パティ・スミス/ロックンロール・ニガー(1978)

Easter

【NYパンクの快楽】
Patti Smith – Rock N Roll Nigger

パティ・スミスの3rdアルバム『イースター(Easter)』収録曲。
英語圏の地域では禁止用語の代表格のひとつで、黒人に対する差別的なワード「Nigger」を連呼する激烈な曲だ。

あの子は黒い羊
あの子は娼婦
あの子はロックンロール・ニガー

ジミ・ヘンドリクスもニガーだった
キリストもおばあちゃんも
ジャクソン・ポロックもニガーだった
ニガー、ニガー、ニガー、ニガー

この社会の外側で
彼らは私を待っている

(written by Patti Smith)

パティ・スミスは「ニガー」という言葉を、常識を超える突然変異的な超人であり、社会においては異端であり、しかし圧倒的にパワフルで強い存在として再定義して使用しているらしい。

ちなみに「ジャクソン・ポロック」は20世紀前半にニューヨークで活動した、キャンバスを床に置いて絵の具をブワーッとたらして絵を描いた超有名な前衛画家である。「おばあちゃん(Grandma)」というのはキリストのおばあちゃん、聖アンナのことなのか、もしくはパティ・スミスのおばあちゃんのことなのか。

また彼女は、子供の頃から出身地のシカゴで黒人と一緒に育った自分には「Nigger」という言葉には差別的な意味がまったくなく日常的にリスペクトを込めて使っていた言葉だ、と語っている。
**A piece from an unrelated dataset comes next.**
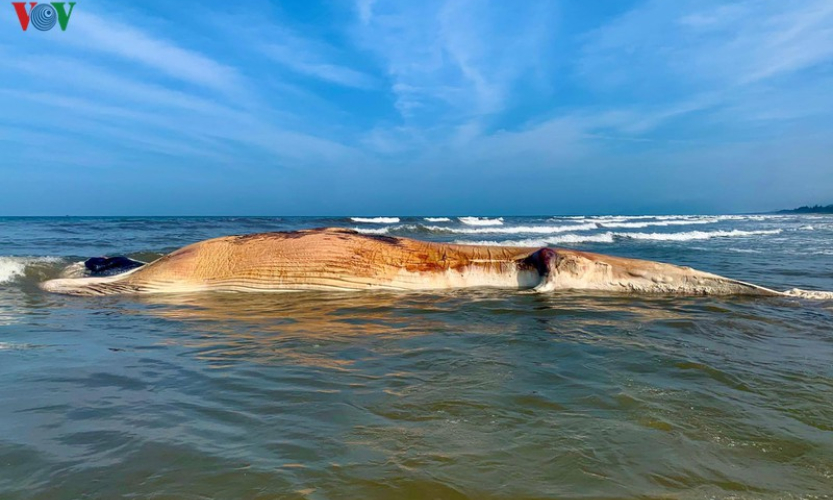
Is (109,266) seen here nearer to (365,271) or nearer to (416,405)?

そして「ユーモアであることも理解してほしい」とも語っている。

わたしは、パンクの女王の面目躍如と言えるこの痛快な曲が大好きだ。

そもそもこんな歌を歌っても許されるのはロック界広しと言えども、パティ・スミスぐらいしかいないだろう。
それは彼女の、言葉に対する深い洞察と知性、理不尽な差別に対する憎悪、多様性への理解、そしてユーモアの尊さを誰もがわかっているからだろう。